Simón cargaba el fardo a sus espaldas, sosteniéndolo con ambos brazos.

A Simón le gustaba el calor del verano y, aquella tarde, el calor sobraba. Cuando terminara la tarea, podría jugar con las bolitas de mármol.

En las noches calurosas, su madre dejaba abierta la puerta de la pequeña casa de piedra que, junto a otras, se alzaban en la parte trasera del palacio. La puerta abierta a la noche era, para Simón, un tesoro más valioso que las caballerizas del gobernador.

Por sostener los aperos a las espaldas, los brazos de Simón estaban muy cerca de su rostro. Por esa causa, notó una mancha de harina, de polvo, una blancura que iba a sacudirse apenas dejara su carga.

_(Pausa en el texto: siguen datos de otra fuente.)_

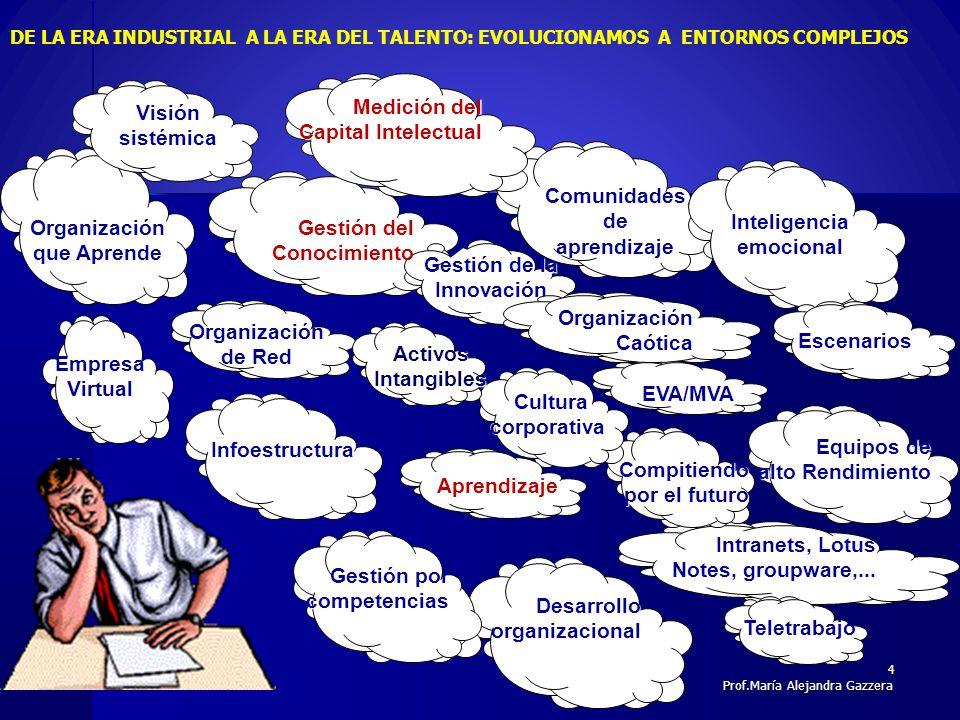 Comunidades de aprendizaje Gestión de la Innovación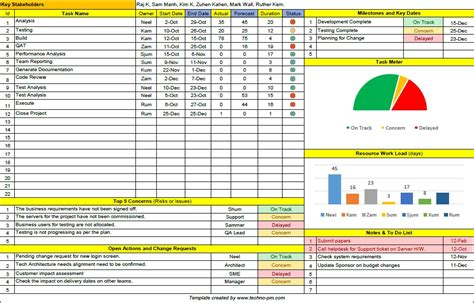excel report template project status report template excel sanjonmotel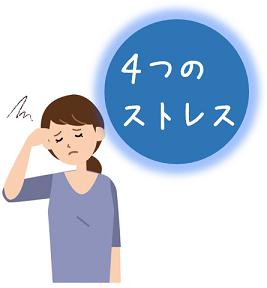 ①4つのストレスが蓄積し自律神経が乱れる
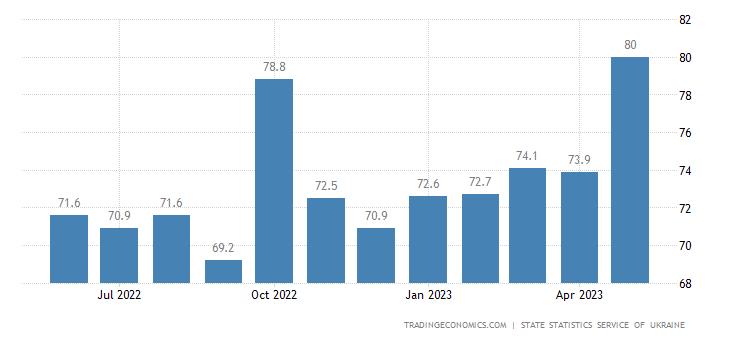 Ukraine Terms Of Trade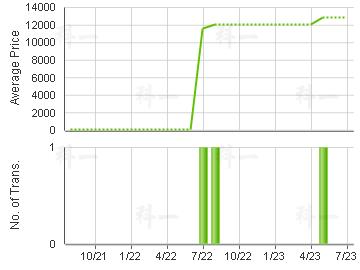 SAI KUNG BLDG                            Price Trends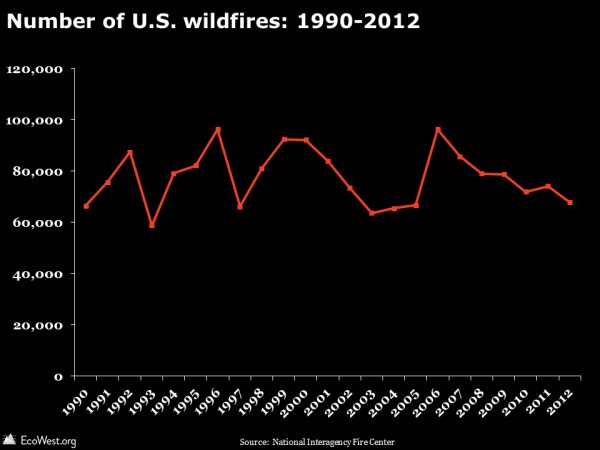 Number of U.S. wildfires: 1990-2012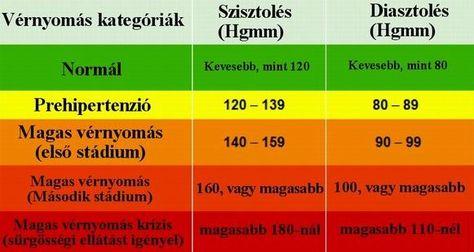 alternatív módszerek a magas vérnyomás kezelésére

Descargó. Acarició a un caballo que quería especialmente.

Al salir de la caballeriza, volvió a ver la mancha de harina, de polvo, de alguna cosa que sacudió y sacudió, pero que no se iba...

Simón se detuvo para mirarla bien. Era blanquecina y estaba ligeramente hundida.

Esa noche, sin embargo, Mircia abrió la puerta. La noche de verano era bella, y Simón olvidó el asunto.

Lo recordó a la mañana siguiente, cuando fue a lavarse.

Lo olvidó durante los trabajos de la mañana.

Lo recordó mientras comía una pera y el jugo le chorreó por el antebrazo.

Lo olvidó hasta el otro día.

En el río, cuando se bañaba, se encontró otras manchas semejantes en el muslo derecho.

Lo olvidó jugando con las bolitas de mármol.

Esa noche, su madre le preguntó por qué hacía ruido para respirar, y él no quiso contarle que sentía dolor en el interior de la nariz. Pero luego Mircia volvió a abrir la puerta y él volvió a olvidarlo.

Lo recordó al levantarse con los pies entumecidos.

Lo olvidó mientras cepillaba los caballos.

Lo recordó cuando se le durmió la lengua.

Quiso olvidarlo y ya no pudo.

Porque a partir de entonces solo quiso olvidarlo, Simón solo quiso evitar que la palabra se completara en su cabeza, lo impronunciable no debía pronunciarse, lo impensable no debía pensarse, había una palabra que olvidar, solo taparse los brazos para que nadie lo viera, que no lo vieran hasta que se sanara, porque sanaría, no era eso, esa palabra, era otra cosa, otra cosa, otra cosa, un día, mañana mismo, se irían las manchas, se irían los bultos que le habían crecido adentro de la nariz y sobre los dientes, no la pronuncies, no la pienses, Mircia lo decía a diario, quien recibe tales sufrimientos merecidos los tiene, nadie, ni su propia madre..., ¿a quién podía mostrarle aquello para que le dijeran no temas, Simón, ya pasará? Nadie, ni su propia madre que siempre decía lo que decía, Diamel, solo a Diamel, él sabía de esas soledades, corre para que el eunuco te diga que no es nada, que sanarás pronto, no pronuncies la palabra, no la pienses...

Simón llegó temblando adonde Diamel acostumbraba sentarse, por las tardes, a componer canciones.

Esta vez, Disys se quedó escondido tras las piernas de su dueño.

El eunuco esperaba, intentando no reflejar en sus ojos el aspecto desolador que Simón traía consigo. Pero la voz de Mircia se interpuso de nuevo entre Simón y Diamel:

“Aléjate del impuro” “Aléjate del perverso que se ha ganado el dolor con sus pecados”.

Y Simón corrió lejos de allí, sin decir nada.

Él no era un eunuco, no era un impuro, no era un leproso.